Task brief. Could you set out the entries below as a numbered list, leaving out any blank lines?

┄┄┄┄┄┄┄┄┄┄

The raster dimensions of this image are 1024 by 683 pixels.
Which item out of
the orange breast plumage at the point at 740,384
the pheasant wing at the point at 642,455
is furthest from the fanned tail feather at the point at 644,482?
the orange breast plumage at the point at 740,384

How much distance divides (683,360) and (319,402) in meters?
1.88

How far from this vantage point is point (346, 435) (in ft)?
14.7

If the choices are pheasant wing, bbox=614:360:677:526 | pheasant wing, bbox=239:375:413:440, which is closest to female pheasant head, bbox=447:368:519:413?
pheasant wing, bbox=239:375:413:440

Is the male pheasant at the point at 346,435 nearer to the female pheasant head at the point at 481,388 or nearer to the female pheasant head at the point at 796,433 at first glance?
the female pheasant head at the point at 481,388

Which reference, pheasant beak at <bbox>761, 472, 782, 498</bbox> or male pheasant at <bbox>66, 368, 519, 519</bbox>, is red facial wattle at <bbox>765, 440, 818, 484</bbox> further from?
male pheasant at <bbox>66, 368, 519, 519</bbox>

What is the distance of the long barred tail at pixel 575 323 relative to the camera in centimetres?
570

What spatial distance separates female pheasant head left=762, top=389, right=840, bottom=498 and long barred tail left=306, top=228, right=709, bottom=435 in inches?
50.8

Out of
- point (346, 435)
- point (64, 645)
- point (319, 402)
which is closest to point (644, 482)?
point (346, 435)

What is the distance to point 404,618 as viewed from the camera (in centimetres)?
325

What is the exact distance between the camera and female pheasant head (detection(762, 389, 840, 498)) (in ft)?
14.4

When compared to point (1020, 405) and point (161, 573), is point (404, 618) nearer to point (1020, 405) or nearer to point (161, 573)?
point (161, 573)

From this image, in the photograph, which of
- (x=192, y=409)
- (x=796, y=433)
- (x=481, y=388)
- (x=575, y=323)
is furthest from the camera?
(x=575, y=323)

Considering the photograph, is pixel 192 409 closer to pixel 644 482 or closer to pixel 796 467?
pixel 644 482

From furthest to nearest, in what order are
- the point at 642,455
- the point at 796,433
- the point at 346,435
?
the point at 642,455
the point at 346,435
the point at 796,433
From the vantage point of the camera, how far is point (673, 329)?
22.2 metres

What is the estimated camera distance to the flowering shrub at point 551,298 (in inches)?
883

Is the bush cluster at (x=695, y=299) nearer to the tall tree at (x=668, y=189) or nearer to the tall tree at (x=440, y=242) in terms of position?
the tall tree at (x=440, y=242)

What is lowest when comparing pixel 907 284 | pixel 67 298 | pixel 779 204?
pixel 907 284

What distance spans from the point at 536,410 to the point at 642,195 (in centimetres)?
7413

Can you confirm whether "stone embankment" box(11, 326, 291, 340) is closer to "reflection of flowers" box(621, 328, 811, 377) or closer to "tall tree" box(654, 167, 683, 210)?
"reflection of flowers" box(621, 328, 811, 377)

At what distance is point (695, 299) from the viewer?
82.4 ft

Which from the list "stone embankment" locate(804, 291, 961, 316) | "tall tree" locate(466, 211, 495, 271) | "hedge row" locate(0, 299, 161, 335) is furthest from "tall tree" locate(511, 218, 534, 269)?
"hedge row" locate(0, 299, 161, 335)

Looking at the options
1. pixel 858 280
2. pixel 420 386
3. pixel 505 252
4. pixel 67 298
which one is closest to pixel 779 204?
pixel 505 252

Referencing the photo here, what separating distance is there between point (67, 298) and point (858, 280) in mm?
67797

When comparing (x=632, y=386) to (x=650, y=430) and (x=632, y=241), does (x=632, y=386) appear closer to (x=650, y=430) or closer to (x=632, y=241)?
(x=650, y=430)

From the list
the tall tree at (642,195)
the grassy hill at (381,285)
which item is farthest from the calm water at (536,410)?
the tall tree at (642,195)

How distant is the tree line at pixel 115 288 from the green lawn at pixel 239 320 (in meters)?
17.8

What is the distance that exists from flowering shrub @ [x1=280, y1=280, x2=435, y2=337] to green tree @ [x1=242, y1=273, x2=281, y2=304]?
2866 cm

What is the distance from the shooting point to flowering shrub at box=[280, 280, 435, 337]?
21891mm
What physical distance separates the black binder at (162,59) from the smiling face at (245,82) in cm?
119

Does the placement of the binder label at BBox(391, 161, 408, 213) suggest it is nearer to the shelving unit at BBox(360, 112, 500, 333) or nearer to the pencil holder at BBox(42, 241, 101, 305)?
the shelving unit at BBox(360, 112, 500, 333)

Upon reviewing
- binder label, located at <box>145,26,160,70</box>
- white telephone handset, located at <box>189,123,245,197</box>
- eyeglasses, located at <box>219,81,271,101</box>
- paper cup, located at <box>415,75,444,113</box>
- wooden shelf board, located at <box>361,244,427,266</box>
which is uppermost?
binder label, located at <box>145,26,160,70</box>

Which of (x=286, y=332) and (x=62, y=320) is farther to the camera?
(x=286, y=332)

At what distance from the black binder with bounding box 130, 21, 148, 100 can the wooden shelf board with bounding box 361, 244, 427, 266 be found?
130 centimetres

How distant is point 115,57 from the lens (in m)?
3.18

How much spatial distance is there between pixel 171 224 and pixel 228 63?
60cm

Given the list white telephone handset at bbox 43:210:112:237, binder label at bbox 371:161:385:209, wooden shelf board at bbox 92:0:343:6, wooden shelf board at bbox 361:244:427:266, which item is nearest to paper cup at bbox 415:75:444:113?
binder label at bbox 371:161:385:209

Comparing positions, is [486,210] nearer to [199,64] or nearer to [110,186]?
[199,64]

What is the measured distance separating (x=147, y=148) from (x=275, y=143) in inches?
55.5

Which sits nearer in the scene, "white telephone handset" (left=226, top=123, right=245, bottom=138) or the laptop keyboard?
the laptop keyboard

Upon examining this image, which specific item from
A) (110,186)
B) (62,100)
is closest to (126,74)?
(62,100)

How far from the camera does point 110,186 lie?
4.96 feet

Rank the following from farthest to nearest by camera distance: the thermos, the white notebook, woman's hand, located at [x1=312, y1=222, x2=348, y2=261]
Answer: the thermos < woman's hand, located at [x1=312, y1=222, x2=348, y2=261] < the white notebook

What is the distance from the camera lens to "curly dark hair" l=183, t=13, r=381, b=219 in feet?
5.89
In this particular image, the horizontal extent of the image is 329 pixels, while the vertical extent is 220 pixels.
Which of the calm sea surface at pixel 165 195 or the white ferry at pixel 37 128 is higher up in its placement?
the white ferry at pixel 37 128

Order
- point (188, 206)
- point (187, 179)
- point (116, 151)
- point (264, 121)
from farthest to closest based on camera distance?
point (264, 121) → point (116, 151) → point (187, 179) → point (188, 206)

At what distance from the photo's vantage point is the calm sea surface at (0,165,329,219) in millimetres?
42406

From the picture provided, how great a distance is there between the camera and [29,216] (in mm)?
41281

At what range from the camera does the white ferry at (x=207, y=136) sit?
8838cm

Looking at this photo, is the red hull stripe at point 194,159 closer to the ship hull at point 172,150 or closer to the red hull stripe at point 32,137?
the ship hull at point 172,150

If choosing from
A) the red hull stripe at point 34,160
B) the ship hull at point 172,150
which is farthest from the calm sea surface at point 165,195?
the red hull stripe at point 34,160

┄┄┄┄┄┄┄┄┄┄

Output of the task.
1. The raster dimensions of this image are 1024 by 683 pixels.
2. Which item out of
3. the orange breast plumage at the point at 740,384
4. the pheasant wing at the point at 642,455
5. is furthest from the fanned tail feather at the point at 644,482?
6. the orange breast plumage at the point at 740,384
7. How much distance divides (683,360) and (319,402) in meters?
8. 1.88
9. How far from this vantage point is point (346, 435) (in ft)?
10. 14.7
11. If the choices are pheasant wing, bbox=614:360:677:526 | pheasant wing, bbox=239:375:413:440, which is closest to female pheasant head, bbox=447:368:519:413?
12. pheasant wing, bbox=239:375:413:440
13. Is the male pheasant at the point at 346,435 nearer to the female pheasant head at the point at 481,388 or nearer to the female pheasant head at the point at 796,433 at first glance?
14. the female pheasant head at the point at 481,388
15. Which reference, pheasant beak at <bbox>761, 472, 782, 498</bbox> or male pheasant at <bbox>66, 368, 519, 519</bbox>, is red facial wattle at <bbox>765, 440, 818, 484</bbox> further from?
16. male pheasant at <bbox>66, 368, 519, 519</bbox>
17. What is the distance of the long barred tail at pixel 575 323 relative to the camera in centimetres?
18. 570
19. What spatial distance separates female pheasant head left=762, top=389, right=840, bottom=498 and long barred tail left=306, top=228, right=709, bottom=435 in inches?
20. 50.8
21. Out of
22. - point (346, 435)
23. - point (64, 645)
24. - point (319, 402)
25. which is closest to point (644, 482)?
26. point (346, 435)
27. What is the distance to point 404,618 as viewed from the camera (in centimetres)?
28. 325
29. What is the exact distance between the camera and female pheasant head (detection(762, 389, 840, 498)) (in ft)?
30. 14.4
31. When compared to point (1020, 405) and point (161, 573), is point (404, 618) nearer to point (1020, 405) or nearer to point (161, 573)?
32. point (161, 573)
33. From this image, in the photograph, which of
34. - (x=192, y=409)
35. - (x=796, y=433)
36. - (x=481, y=388)
37. - (x=575, y=323)
38. is furthest from the camera?
39. (x=575, y=323)
40. Considering the photograph, is pixel 192 409 closer to pixel 644 482 or closer to pixel 796 467?
41. pixel 644 482
42. From furthest to nearest, in what order are
43. - the point at 642,455
44. - the point at 796,433
45. - the point at 346,435
46. ?
47. the point at 642,455
48. the point at 346,435
49. the point at 796,433
50. From the vantage point of the camera, how far is point (673, 329)?
51. 22.2 metres
52. What is the estimated camera distance to the flowering shrub at point 551,298 (in inches)?
53. 883
54. Is the bush cluster at (x=695, y=299) nearer to the tall tree at (x=668, y=189) or nearer to the tall tree at (x=440, y=242) in terms of position?
55. the tall tree at (x=440, y=242)
56. What is lowest when comparing pixel 907 284 | pixel 67 298 | pixel 779 204?
57. pixel 907 284
58. What distance spans from the point at 536,410 to the point at 642,195 (in centimetres)?
59. 7413
60. Can you confirm whether "stone embankment" box(11, 326, 291, 340) is closer to "reflection of flowers" box(621, 328, 811, 377) or closer to "tall tree" box(654, 167, 683, 210)?
61. "reflection of flowers" box(621, 328, 811, 377)
62. At what distance is point (695, 299) from the viewer?
63. 82.4 ft
64. Which from the list "stone embankment" locate(804, 291, 961, 316) | "tall tree" locate(466, 211, 495, 271) | "hedge row" locate(0, 299, 161, 335) is furthest from "tall tree" locate(511, 218, 534, 269)?
65. "hedge row" locate(0, 299, 161, 335)
66. Looking at the options
67. 1. pixel 858 280
68. 2. pixel 420 386
69. 3. pixel 505 252
70. 4. pixel 67 298
71. which one is closest to pixel 779 204?
72. pixel 505 252
73. Referencing the photo here, what separating distance is there between point (67, 298) and point (858, 280) in mm?
74. 67797
75. When comparing (x=632, y=386) to (x=650, y=430) and (x=632, y=241), does (x=632, y=386) appear closer to (x=650, y=430) or closer to (x=632, y=241)?
76. (x=650, y=430)
77. From the list
78. the tall tree at (642,195)
79. the grassy hill at (381,285)
80. which item is farthest from the calm water at (536,410)?
81. the tall tree at (642,195)
82. How distant is the tree line at pixel 115 288 from the green lawn at pixel 239 320 (in meters)?
83. 17.8
84. What is the distance that exists from flowering shrub @ [x1=280, y1=280, x2=435, y2=337] to green tree @ [x1=242, y1=273, x2=281, y2=304]?
85. 2866 cm
86. What is the distance from the shooting point to flowering shrub at box=[280, 280, 435, 337]?
87. 21891mm
88. What physical distance separates the black binder at (162,59) from the smiling face at (245,82) in cm?
89. 119
90. Does the placement of the binder label at BBox(391, 161, 408, 213) suggest it is nearer to the shelving unit at BBox(360, 112, 500, 333) or nearer to the pencil holder at BBox(42, 241, 101, 305)?
91. the shelving unit at BBox(360, 112, 500, 333)
92. Upon reviewing
93. - binder label, located at <box>145,26,160,70</box>
94. - white telephone handset, located at <box>189,123,245,197</box>
95. - eyeglasses, located at <box>219,81,271,101</box>
96. - paper cup, located at <box>415,75,444,113</box>
97. - wooden shelf board, located at <box>361,244,427,266</box>
98. which is uppermost?
99. binder label, located at <box>145,26,160,70</box>
100. Which of (x=286, y=332) and (x=62, y=320) is farther to the camera?
101. (x=286, y=332)
102. At what distance from the black binder with bounding box 130, 21, 148, 100 can the wooden shelf board with bounding box 361, 244, 427, 266 be found?
103. 130 centimetres
104. How distant is point 115,57 from the lens (in m)?
105. 3.18
106. How much spatial distance is there between pixel 171 224 and pixel 228 63?
107. 60cm
108. Given the list white telephone handset at bbox 43:210:112:237, binder label at bbox 371:161:385:209, wooden shelf board at bbox 92:0:343:6, wooden shelf board at bbox 361:244:427:266, which item is nearest to paper cup at bbox 415:75:444:113?
109. binder label at bbox 371:161:385:209
110. Comparing positions, is [486,210] nearer to [199,64] or nearer to [110,186]?
111. [199,64]
112. What is the measured distance separating (x=147, y=148) from (x=275, y=143) in inches?
113. 55.5
114. Which sits nearer in the scene, "white telephone handset" (left=226, top=123, right=245, bottom=138) or the laptop keyboard?
115. the laptop keyboard
116. Upon examining this image, which specific item from
117. A) (110,186)
118. B) (62,100)
119. is closest to (126,74)?
120. (62,100)
121. How far from the camera does point 110,186 lie?
122. 4.96 feet
123. Rank the following from farthest to nearest by camera distance: the thermos, the white notebook, woman's hand, located at [x1=312, y1=222, x2=348, y2=261]
124. Answer: the thermos < woman's hand, located at [x1=312, y1=222, x2=348, y2=261] < the white notebook
125. What is the distance from the camera lens to "curly dark hair" l=183, t=13, r=381, b=219 in feet?
126. 5.89
127. In this particular image, the horizontal extent of the image is 329 pixels, while the vertical extent is 220 pixels.
128. Which of the calm sea surface at pixel 165 195 or the white ferry at pixel 37 128 is higher up in its placement?
129. the white ferry at pixel 37 128
130. Order
131. - point (188, 206)
132. - point (187, 179)
133. - point (116, 151)
134. - point (264, 121)
135. from farthest to closest based on camera distance?
136. point (264, 121) → point (116, 151) → point (187, 179) → point (188, 206)
137. At what distance from the photo's vantage point is the calm sea surface at (0,165,329,219) in millimetres?
138. 42406
139. From the picture provided, how great a distance is there between the camera and [29,216] (in mm)?
140. 41281
141. At what range from the camera does the white ferry at (x=207, y=136) sit?
142. 8838cm
143. Looking at this photo, is the red hull stripe at point 194,159 closer to the ship hull at point 172,150 or closer to the red hull stripe at point 32,137?
144. the ship hull at point 172,150
145. If choosing from
146. A) the red hull stripe at point 34,160
147. B) the ship hull at point 172,150
148. which is farthest from the calm sea surface at point 165,195?
149. the red hull stripe at point 34,160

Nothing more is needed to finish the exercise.